As one example of a day's worth of anti-inflammatory eating, Cannon suggests a breakfast of toasted steel-cut oatmeal with berries, yogurt, or other topping and coffee or green tea. Lunch could be tuna salad on 7-grain bread and a smoothie with seasonal fruits. For a snack, try an ounce of dark chocolate and about four walnuts. Dinner could be spaghetti with turkey meat sauce, spinach salad with oranges and walnuts, and apple cranberry pie made without butter.

The diets don't promise weight loss, but weight reduction does often occur. And that makes sense, given the makeup of the diet, says Greenfield.

"When you are talking about cutting back on red meat, dairy, fats and trans fats, partially hydrogenated oils, highly processed carbs -- and eating healthier protein like fish, eating more fruits and vegetables -- odds are that people are going to lose at least a little bit of weight."

Where Is the Proof That Reducing Inflammation Works?

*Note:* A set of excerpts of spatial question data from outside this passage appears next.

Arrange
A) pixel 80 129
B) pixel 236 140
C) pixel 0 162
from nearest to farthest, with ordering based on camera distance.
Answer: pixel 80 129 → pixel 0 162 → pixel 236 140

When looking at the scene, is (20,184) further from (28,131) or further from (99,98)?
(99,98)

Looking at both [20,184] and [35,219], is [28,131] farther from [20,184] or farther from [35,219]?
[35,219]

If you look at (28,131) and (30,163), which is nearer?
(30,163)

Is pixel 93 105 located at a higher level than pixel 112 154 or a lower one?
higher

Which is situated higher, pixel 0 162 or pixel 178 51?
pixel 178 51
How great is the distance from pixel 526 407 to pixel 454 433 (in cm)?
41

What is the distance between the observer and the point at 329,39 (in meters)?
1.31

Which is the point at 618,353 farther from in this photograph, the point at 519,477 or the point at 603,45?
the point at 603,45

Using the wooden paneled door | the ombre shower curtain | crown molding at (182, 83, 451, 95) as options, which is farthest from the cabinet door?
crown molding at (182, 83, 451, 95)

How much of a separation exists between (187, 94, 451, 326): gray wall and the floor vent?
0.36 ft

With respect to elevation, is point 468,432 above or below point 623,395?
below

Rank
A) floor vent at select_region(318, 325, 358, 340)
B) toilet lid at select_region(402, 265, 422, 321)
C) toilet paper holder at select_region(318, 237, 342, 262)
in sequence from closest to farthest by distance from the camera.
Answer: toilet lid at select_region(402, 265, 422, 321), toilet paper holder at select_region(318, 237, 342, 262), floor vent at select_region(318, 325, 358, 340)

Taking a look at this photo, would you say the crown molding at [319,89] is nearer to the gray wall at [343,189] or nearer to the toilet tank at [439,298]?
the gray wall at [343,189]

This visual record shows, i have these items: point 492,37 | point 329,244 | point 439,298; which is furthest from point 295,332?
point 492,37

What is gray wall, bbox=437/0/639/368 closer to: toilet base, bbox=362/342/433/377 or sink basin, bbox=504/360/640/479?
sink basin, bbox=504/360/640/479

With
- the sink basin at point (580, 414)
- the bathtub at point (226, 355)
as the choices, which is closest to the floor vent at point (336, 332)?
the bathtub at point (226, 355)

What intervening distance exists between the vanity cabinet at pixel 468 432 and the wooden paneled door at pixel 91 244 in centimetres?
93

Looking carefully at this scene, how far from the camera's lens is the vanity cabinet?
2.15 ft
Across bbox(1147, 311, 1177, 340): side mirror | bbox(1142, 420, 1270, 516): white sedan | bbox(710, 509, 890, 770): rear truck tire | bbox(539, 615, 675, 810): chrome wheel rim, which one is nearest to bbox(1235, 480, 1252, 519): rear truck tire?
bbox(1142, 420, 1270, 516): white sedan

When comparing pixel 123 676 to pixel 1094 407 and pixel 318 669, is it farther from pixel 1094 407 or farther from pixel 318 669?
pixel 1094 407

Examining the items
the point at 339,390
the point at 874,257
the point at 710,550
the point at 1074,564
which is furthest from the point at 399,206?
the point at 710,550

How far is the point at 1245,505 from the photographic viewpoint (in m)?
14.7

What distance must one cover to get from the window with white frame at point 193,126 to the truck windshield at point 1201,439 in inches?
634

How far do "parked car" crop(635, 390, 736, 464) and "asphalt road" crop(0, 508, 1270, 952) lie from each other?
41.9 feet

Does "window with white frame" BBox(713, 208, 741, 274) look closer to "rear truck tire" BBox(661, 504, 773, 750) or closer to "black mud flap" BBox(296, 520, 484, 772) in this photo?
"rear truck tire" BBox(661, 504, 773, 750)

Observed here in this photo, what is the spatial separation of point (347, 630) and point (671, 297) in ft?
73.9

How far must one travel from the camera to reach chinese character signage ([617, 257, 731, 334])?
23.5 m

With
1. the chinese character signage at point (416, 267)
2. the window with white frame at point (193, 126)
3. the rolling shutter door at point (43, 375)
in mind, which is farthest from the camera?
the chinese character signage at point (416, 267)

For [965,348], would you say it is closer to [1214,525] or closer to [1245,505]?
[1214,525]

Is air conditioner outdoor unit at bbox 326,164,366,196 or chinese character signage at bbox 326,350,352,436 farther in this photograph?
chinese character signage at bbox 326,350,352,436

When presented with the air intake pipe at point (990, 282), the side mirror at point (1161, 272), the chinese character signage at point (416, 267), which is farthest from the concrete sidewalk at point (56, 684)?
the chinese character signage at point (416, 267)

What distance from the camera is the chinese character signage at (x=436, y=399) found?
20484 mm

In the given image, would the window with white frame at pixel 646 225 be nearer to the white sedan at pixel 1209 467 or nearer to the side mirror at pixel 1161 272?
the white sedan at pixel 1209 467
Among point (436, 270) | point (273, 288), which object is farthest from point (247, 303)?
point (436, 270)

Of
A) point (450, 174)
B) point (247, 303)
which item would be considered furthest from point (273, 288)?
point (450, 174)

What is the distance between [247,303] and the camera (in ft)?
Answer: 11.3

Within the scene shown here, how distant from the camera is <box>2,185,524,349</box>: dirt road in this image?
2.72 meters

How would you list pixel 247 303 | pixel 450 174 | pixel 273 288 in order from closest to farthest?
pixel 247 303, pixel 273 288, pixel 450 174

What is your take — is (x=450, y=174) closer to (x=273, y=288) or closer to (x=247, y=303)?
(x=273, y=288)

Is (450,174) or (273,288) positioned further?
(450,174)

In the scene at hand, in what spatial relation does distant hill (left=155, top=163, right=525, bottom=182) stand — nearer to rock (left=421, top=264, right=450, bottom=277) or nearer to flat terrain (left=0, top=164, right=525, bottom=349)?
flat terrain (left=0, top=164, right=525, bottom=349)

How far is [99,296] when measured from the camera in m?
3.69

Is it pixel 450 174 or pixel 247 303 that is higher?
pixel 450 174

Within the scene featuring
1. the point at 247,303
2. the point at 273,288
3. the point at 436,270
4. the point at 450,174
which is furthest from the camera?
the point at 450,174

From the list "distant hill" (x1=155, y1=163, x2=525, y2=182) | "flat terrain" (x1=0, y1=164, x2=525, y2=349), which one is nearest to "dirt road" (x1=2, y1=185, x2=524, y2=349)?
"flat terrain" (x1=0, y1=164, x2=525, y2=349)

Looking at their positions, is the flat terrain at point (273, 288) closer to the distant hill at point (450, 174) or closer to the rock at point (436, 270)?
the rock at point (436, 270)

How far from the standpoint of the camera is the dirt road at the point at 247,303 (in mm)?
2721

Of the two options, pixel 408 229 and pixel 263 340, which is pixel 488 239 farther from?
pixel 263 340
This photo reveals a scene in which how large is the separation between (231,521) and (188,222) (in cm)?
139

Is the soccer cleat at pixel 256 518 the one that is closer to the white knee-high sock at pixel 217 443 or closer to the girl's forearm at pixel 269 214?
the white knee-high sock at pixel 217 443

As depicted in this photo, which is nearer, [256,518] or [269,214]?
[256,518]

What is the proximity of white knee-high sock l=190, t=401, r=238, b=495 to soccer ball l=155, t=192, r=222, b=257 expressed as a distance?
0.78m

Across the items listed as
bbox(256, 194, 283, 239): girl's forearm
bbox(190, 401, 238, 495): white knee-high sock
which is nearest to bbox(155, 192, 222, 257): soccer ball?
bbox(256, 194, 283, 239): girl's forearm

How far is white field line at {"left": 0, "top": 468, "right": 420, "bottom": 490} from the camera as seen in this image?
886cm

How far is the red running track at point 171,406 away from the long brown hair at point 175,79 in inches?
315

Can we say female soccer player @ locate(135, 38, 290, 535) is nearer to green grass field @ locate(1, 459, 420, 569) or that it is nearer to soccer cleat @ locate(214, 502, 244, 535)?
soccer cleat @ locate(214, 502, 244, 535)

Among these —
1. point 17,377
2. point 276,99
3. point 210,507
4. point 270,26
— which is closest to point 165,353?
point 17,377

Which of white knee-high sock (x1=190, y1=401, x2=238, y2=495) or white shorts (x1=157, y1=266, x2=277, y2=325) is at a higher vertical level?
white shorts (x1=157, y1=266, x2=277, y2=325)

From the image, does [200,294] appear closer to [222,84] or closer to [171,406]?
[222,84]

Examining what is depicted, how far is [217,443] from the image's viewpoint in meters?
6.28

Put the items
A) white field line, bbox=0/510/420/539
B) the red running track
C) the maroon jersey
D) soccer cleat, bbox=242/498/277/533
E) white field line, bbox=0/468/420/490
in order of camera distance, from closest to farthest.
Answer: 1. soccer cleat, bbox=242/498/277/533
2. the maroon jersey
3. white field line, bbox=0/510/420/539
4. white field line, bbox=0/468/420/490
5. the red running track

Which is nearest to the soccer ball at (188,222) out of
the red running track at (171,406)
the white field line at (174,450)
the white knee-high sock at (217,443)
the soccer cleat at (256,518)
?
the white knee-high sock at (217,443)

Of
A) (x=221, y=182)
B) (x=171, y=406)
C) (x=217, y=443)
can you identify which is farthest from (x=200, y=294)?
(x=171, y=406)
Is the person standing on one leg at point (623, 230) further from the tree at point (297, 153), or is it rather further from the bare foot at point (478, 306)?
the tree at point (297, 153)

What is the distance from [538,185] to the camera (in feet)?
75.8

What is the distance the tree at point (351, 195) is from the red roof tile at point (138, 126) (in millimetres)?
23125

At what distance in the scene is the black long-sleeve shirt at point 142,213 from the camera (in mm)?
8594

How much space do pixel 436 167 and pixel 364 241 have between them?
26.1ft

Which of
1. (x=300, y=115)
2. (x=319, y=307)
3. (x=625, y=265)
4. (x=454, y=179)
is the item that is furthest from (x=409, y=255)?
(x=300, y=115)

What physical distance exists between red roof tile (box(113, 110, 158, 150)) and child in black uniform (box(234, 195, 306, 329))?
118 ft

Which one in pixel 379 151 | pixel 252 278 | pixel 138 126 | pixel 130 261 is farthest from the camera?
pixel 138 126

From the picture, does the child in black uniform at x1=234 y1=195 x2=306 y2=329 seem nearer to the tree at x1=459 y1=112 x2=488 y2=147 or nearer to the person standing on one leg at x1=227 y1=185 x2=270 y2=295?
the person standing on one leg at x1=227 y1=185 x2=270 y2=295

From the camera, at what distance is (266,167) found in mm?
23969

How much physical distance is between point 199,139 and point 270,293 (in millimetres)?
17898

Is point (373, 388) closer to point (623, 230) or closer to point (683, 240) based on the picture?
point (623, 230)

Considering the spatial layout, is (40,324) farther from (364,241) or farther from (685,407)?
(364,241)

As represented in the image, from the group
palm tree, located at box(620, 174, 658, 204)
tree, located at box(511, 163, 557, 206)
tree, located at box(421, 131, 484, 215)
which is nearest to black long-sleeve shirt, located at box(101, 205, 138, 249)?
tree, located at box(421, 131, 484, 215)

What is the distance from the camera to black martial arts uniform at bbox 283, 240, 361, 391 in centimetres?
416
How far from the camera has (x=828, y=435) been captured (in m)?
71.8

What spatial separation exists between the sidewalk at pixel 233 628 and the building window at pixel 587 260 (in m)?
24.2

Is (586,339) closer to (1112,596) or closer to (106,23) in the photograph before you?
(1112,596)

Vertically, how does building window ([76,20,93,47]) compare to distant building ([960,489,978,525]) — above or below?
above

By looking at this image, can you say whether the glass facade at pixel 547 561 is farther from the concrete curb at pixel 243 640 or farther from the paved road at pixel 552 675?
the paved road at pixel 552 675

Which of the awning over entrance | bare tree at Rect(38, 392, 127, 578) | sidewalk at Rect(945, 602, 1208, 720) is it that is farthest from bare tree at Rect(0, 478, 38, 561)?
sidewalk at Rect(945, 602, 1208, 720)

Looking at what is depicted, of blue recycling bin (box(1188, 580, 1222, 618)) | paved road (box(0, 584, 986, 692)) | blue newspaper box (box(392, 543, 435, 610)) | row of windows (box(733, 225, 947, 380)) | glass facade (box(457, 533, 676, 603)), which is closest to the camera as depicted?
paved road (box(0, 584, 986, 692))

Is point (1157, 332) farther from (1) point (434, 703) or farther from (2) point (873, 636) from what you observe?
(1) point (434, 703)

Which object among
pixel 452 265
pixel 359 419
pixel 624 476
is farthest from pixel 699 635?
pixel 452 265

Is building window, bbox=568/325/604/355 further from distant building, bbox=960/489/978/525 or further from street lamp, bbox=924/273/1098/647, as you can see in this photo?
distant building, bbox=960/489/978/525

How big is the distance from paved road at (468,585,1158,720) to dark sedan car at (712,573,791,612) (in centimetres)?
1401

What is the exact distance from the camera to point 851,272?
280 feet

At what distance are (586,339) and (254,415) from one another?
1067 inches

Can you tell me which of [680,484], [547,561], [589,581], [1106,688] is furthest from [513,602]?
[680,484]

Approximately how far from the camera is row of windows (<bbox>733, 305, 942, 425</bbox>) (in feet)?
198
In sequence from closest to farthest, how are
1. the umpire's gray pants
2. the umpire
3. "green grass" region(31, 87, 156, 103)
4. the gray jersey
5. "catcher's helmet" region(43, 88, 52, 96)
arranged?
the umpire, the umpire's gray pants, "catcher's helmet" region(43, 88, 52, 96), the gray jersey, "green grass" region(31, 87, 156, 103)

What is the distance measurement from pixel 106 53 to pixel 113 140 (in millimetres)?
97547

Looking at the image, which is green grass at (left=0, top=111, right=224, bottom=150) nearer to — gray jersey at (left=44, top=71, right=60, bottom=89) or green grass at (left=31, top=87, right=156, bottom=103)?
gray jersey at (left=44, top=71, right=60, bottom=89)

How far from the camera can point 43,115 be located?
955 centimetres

Can a diet really affect inflammation?

Proponents say it can, but they acknowledge that the anti-inflammatory diet needs to be studied more extensively to prove that it actually reduces disease such as heart problems.

"But a related diet, the Mediterranean diet, has been and is associated with improved cardiac outcomes," Cannon says.

Greenfield agrees. "There is ample evidence [of disease risk reduction] on the Asian-style diet and the Mediterranean-style diet," he says. "When you take a look at the components [of those diets], they could easily be called anti-inflammatory diets."

And eating a diet high in omega-6 and low in omega-3 is associated with increasing levels of cytokines -- proteins released from cells that trigger inflammation -- according to a study published in Psychosomatic Medicine.

Omega-3, in doses of 3 grams or more per day, has been found effective for those with rheumatoid arthritis, reducing morning stiffness and the number of joints that are tender or swollen, according to a review of the research on omega-3 fatty acids and health in American Family Physician.